Work with them one at a time!!!

Caveat: This code is "off the top of my head"... I didn't compile or execute it. It might have an "issue" or two, but should be pretty close! ;-)

revised based on comments below.

The way this could be used in a parallel processing scenario would be with something like:

string logFile = "path to blast log file";
Parallel.ForEach(BlastQueryHits(logFile), DoSomethingWithOneQuery);

private void DoSomethingWithOneQuery(string queryHit)
{
  // do the per-query-hit processing
}



这仍然会产生查询仅按点击。因此,如果它并行化超过3个核心,它将立即生成前3个核心,然后生成下一个核心,因为之前的核心已完成。但是它仍然不会立刻产生它们,让它们坐在内存中直到处理到达它们。这应该具有基本更低的内存占用量。

BlastQueryHits()方法相当于你的Regex.Match,但效率更高,可以任意大file(只要每个chunk小于字符串的2GB限制)。


This will still produce the query hits only as needed. So if it parallelizes over 3 cores, it will produce the first 3 right away and then the next ones, as the previous ones are completed. But it still will not produce them all at once, leaving them sitting around in memory until the processing gets to them. This should have a substantially lower memory footprint.
The BlastQueryHits() method is equivalent to your Regex.Match, but it is much more efficient and will work with an arbitrarily large file (as long as each chunk is less than the 2GB limit for strings).


即使块不是预定义的大小,你应该找到一个方法将文件拆分成块 - 或者获取每个块限制的位置。

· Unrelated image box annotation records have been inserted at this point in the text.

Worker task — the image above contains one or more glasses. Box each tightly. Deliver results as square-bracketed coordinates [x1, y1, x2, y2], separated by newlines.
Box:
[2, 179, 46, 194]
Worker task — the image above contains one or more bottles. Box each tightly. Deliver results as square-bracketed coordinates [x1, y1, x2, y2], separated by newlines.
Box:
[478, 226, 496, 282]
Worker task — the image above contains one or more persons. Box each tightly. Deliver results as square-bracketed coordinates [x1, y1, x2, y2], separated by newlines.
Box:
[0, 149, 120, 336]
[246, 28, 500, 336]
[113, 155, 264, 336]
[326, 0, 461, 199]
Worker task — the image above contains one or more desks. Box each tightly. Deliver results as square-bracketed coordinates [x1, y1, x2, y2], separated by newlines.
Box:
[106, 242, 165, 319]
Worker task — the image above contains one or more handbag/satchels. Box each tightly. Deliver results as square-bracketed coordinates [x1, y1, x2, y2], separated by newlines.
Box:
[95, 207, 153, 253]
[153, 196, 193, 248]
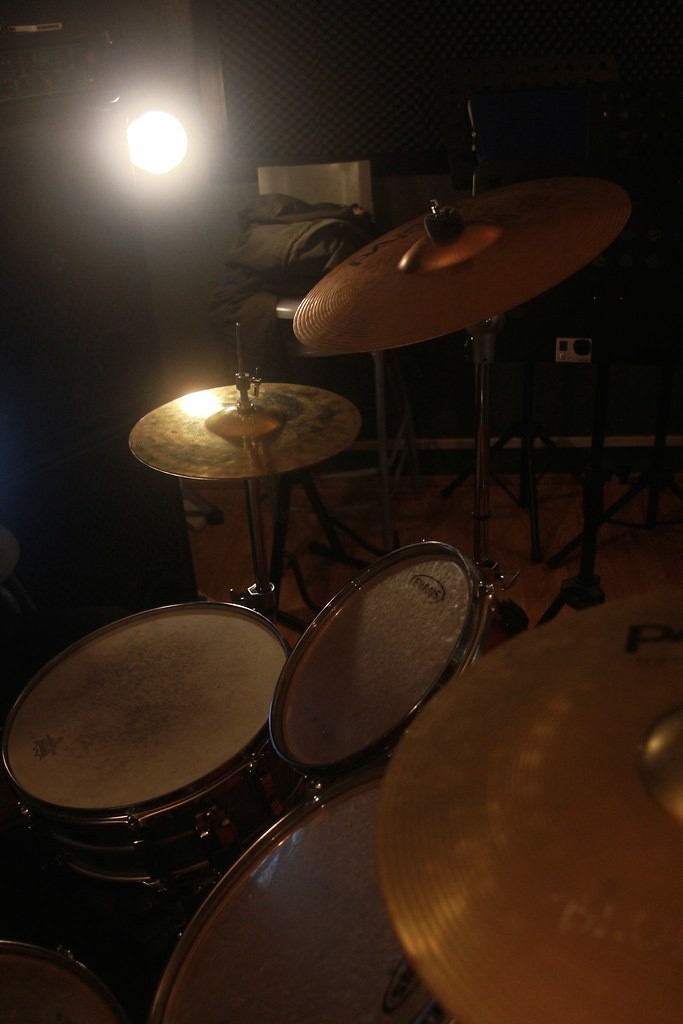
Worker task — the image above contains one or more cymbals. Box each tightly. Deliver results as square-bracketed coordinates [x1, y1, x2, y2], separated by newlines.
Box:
[128, 380, 360, 479]
[291, 177, 631, 354]
[379, 585, 683, 1024]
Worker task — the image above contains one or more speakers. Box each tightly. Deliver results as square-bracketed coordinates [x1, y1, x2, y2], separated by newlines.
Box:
[0, 394, 202, 742]
[0, 103, 161, 473]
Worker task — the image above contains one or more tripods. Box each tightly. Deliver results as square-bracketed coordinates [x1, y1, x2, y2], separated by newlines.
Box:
[440, 274, 683, 569]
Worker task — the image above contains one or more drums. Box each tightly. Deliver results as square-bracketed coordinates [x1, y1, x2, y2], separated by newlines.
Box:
[268, 541, 514, 778]
[0, 938, 131, 1024]
[1, 598, 321, 889]
[144, 755, 461, 1024]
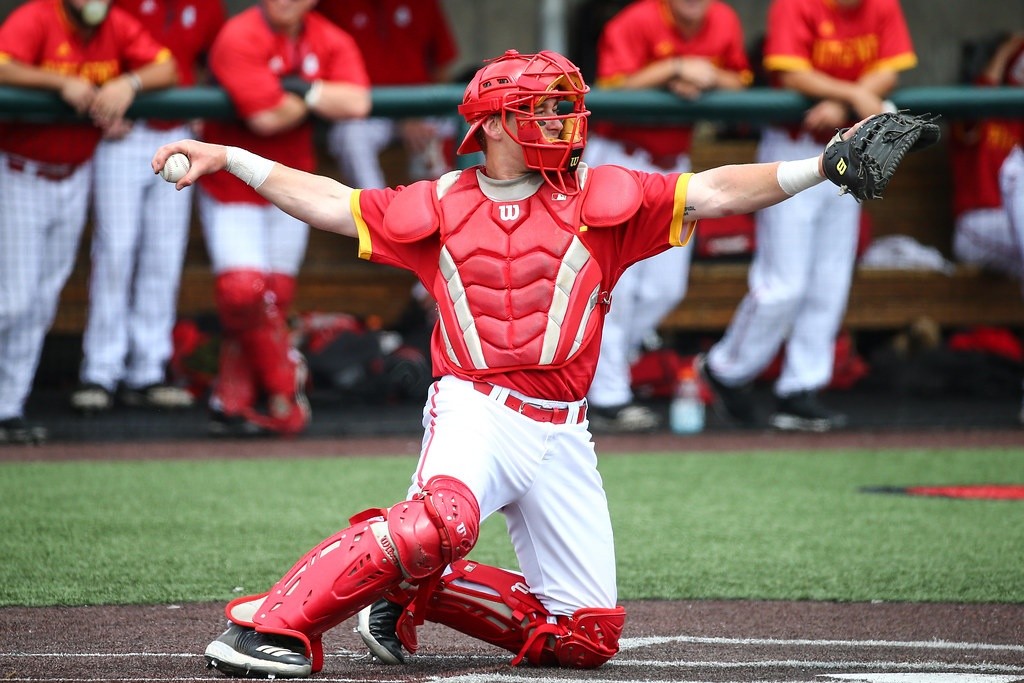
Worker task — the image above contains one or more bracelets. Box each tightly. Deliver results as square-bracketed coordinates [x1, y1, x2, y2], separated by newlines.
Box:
[224, 145, 276, 190]
[776, 157, 827, 200]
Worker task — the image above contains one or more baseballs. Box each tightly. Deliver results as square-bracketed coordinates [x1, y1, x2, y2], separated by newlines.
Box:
[158, 151, 191, 184]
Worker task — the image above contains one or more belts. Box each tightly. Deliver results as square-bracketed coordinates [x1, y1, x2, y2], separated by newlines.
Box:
[788, 128, 838, 144]
[624, 145, 679, 170]
[473, 380, 586, 424]
[7, 153, 77, 179]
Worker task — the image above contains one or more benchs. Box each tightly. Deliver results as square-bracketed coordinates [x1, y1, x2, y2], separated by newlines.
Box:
[48, 130, 1024, 330]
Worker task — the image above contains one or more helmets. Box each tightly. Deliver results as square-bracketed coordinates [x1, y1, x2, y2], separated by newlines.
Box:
[457, 48, 565, 155]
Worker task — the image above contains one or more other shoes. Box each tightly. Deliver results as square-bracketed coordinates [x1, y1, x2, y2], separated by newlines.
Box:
[72, 382, 115, 413]
[586, 407, 661, 434]
[770, 390, 849, 434]
[121, 383, 195, 407]
[691, 356, 755, 433]
[0, 417, 48, 446]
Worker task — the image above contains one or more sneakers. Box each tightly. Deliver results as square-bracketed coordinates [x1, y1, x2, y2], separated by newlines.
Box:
[204, 625, 312, 679]
[206, 348, 309, 436]
[358, 598, 405, 665]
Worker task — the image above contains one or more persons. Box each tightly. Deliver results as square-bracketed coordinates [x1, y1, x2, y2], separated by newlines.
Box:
[315, 0, 462, 190]
[68, 0, 226, 413]
[580, 0, 752, 431]
[151, 49, 940, 676]
[0, 0, 179, 443]
[693, 0, 919, 432]
[955, 33, 1024, 269]
[196, 0, 371, 430]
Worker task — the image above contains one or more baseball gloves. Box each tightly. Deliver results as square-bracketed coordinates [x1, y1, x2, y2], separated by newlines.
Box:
[821, 108, 945, 206]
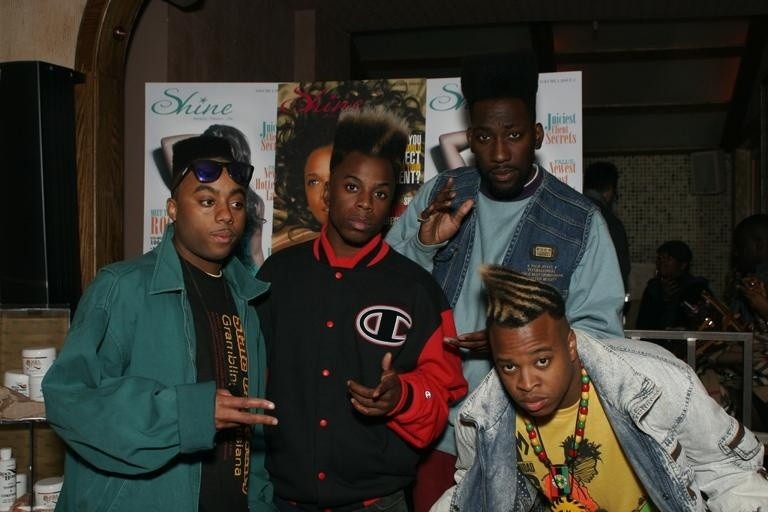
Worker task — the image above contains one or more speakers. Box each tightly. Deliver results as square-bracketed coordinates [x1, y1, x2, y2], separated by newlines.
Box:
[0, 60, 86, 309]
[690, 150, 721, 195]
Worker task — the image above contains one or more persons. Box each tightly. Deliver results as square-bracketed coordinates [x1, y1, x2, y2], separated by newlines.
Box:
[252, 106, 468, 512]
[583, 161, 631, 323]
[728, 214, 768, 332]
[273, 111, 337, 249]
[382, 59, 627, 512]
[634, 241, 710, 357]
[41, 135, 277, 512]
[439, 129, 471, 169]
[437, 264, 768, 512]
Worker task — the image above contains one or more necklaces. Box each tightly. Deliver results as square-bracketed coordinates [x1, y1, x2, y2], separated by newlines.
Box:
[519, 361, 590, 502]
[183, 257, 235, 394]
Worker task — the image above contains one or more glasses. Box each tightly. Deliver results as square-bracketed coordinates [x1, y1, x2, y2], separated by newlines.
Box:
[171, 160, 255, 188]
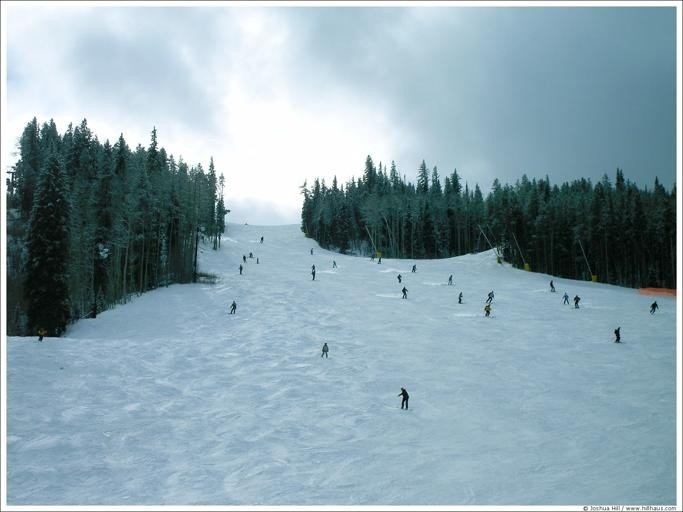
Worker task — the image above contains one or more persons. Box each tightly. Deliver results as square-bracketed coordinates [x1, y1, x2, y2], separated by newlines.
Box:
[238, 264, 242, 274]
[230, 301, 236, 314]
[484, 303, 491, 316]
[485, 290, 494, 303]
[402, 287, 408, 298]
[396, 387, 410, 410]
[457, 292, 463, 303]
[319, 343, 328, 358]
[377, 256, 381, 264]
[311, 265, 315, 269]
[614, 326, 622, 342]
[310, 248, 313, 254]
[572, 295, 581, 309]
[369, 253, 375, 262]
[332, 261, 337, 268]
[260, 236, 263, 242]
[312, 267, 315, 280]
[242, 253, 259, 265]
[411, 263, 416, 273]
[561, 292, 568, 305]
[397, 274, 402, 282]
[649, 301, 658, 315]
[549, 280, 555, 291]
[37, 327, 47, 341]
[447, 275, 452, 284]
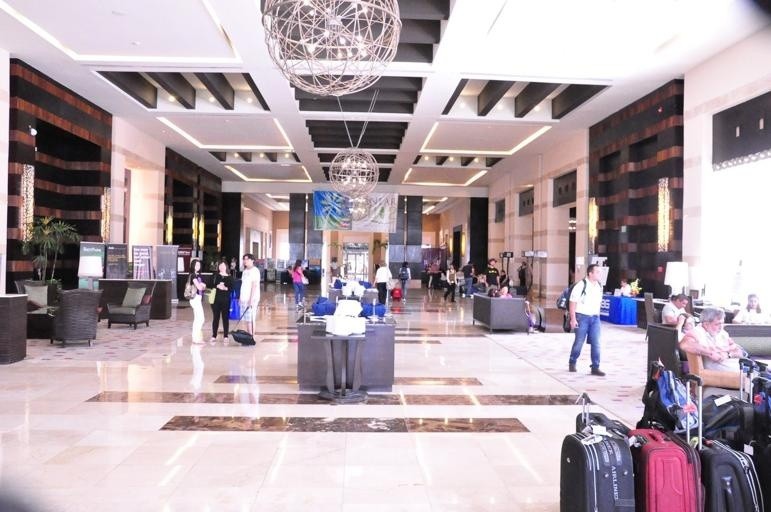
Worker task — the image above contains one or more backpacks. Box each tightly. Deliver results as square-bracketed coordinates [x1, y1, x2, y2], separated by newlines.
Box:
[556, 279, 603, 310]
[642, 364, 702, 433]
[400, 267, 408, 281]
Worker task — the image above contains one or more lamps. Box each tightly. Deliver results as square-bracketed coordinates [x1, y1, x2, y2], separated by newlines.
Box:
[262, 1, 403, 97]
[328, 89, 381, 199]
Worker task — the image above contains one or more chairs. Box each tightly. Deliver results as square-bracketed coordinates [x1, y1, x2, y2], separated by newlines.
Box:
[294, 314, 329, 400]
[471, 293, 530, 333]
[105, 281, 158, 331]
[362, 288, 379, 305]
[644, 323, 771, 384]
[14, 277, 45, 311]
[361, 320, 394, 393]
[49, 288, 102, 346]
[328, 285, 342, 301]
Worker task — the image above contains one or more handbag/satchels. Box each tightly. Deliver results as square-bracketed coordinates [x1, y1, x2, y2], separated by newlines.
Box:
[699, 394, 741, 433]
[204, 272, 217, 304]
[301, 276, 309, 285]
[231, 306, 255, 346]
[184, 274, 196, 300]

如果这是一个实验室应用程序,我不会使用c#。我会用python为例。它实现了更复杂的文本操作技术。



另一方面,你可以通过将所有东西加载到内存中来做什么,你也可以跳过文件。不会很快,但会奏效。在您匹配模式Query =。+?使用的有效搜索空间:\d +的情况下,根本不复杂。你需要一个简单的模式匹配algorythm。 Matt T Heffron的答案包含一种方法,但在某些情况下可能不是低级。

更好的是,你的patern是一个2型语言语句,因此你可以找到它一个简单的状态机实现。将该文件视为simgle数组字符。如果你这样看,你不需要将它加载到内存中。如果你想加快速度,可以加载固定大小的页面并将其偏移,或者你可以尝试使用 MemoryMappedFile [ ^ ],因为这就是这样做的。
Even if chunks are not of predefined size, you should find a method to split the file to chunks - or to get the position of every chunk limit.
Still if this is a lab application, I would not use c#. I would use python for example. It has more sophisticated text manipulation techniques implemented.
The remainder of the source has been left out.